Climate change resolutions are also reaching financial institutions which underwrite the fossil fuel industry. In the past, the SEC allowed financial firms to omit such resolutions as ordinary business. However, in a recent no-action letter to PNC Financial Services, the Commission reversed its previous rulings, in keeping with its 2010 guidance that companies should disclose their climate change risk because it had become a significant policy issue. JPMorgan Chase received a similar climate change proposal, but the proponents anticipate withdrawing it.

Environmental proposals overall are on the rise this year following the intense storms and record drought experienced in 2012. Investors working with Ceres, an advocate for sustainable business practices, have reportedly filed 91 resolutions at 78 companies— particularly in the extractive and utility industries–on topics ranging from reducing greenhouse gas emissions, increasing investments in renewable energy, decreasing water usage, and issuing sustainability reports.

Proponents, who are largely public pension funds, social investment funds, and religious orders, are shifting more attention this year to several key climate-related issues. Concerns over air and water pollution arising from hydraulic fracturing operations (a.k.a. “fracking”) have resulted in more variations of proposals targeting oil and gas producers. These include minimizing the use of toxic chemicals in shale operations, limiting fugitive emissions of methane, and reducing the flaring of natural gas that is produced as a byproduct from oil wells. Also new are resolutions dealing with the exposure of companies’ physical facilities—refineries, drill sites, data centers, and shipping operations—to extreme weather events and the costs of disaster risk management (filed at Chevron, Exxon Mobil, and Amazon.com).

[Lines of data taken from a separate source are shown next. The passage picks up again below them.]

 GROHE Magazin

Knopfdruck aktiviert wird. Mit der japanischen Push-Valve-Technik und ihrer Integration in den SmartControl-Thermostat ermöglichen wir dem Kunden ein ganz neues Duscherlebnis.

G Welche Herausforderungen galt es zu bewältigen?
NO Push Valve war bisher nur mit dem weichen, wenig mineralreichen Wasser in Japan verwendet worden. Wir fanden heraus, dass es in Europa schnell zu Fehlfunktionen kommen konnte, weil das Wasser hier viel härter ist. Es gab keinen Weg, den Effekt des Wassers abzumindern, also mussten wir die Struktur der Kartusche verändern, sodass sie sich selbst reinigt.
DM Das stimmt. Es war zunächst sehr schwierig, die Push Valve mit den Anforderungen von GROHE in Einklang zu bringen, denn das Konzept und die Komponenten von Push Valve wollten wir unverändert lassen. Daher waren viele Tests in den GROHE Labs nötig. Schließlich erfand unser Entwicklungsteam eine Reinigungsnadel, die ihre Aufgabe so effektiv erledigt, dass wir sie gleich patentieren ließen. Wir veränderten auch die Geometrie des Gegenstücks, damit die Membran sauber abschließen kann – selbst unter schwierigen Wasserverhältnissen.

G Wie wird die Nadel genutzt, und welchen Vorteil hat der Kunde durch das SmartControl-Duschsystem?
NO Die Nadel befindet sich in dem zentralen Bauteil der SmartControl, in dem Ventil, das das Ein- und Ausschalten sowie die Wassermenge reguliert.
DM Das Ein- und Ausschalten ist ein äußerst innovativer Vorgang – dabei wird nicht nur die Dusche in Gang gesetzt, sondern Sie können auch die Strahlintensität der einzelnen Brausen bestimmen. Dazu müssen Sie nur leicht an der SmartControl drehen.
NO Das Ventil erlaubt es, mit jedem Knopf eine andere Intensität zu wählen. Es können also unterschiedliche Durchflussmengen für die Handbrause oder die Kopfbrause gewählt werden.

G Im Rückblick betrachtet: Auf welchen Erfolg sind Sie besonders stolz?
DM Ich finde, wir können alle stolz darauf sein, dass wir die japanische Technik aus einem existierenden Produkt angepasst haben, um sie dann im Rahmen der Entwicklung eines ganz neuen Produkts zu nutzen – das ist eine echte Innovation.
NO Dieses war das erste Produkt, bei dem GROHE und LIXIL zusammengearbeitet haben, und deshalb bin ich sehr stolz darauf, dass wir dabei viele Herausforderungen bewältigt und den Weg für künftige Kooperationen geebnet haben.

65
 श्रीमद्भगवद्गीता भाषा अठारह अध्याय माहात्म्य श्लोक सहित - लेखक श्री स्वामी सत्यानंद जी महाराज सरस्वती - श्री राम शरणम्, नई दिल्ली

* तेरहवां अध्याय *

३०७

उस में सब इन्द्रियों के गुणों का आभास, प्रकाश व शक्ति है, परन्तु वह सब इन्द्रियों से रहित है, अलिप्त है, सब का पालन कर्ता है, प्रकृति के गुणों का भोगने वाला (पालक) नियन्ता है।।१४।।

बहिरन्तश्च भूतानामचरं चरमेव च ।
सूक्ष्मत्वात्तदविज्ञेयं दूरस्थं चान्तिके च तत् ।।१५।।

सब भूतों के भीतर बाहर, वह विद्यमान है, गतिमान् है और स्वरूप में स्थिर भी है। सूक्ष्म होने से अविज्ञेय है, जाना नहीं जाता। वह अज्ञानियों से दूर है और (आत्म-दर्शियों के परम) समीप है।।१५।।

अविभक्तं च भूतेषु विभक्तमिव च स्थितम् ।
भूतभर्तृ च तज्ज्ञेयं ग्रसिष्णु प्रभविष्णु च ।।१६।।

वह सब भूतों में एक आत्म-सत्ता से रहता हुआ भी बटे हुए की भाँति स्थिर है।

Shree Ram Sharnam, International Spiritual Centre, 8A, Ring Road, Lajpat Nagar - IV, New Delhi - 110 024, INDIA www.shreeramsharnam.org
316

Environmental activists are additionally expanding their advocacy of energy efficiency and clean energy strategies, not only at electric power and mining companies, but also in the information technology and real estate sectors, which are large energy users. This year, CalSTRS has joined the ranks of filers as a follow-up to letters it sent to 100 firms in mid-2012 seeking disclosure of their energy management practices. Although CalSTRS has only submitted six resolutions to date, one (at FLIR Systems) has already been deemed omissible as ordinary business.

Notwithstanding the high volume of filings, among all categories of shareholder resolutions, those dealing with environmental and social issues have the lowest probability of achieving majority support (only one proposal last year) and the highest probability of being withdrawn (43% in 2012, compared to 20% of governance resolutions and 14% of compensation resolutions). Considering the myriad of other challenges facing issuers this proxy season, that is at least one glint of relief.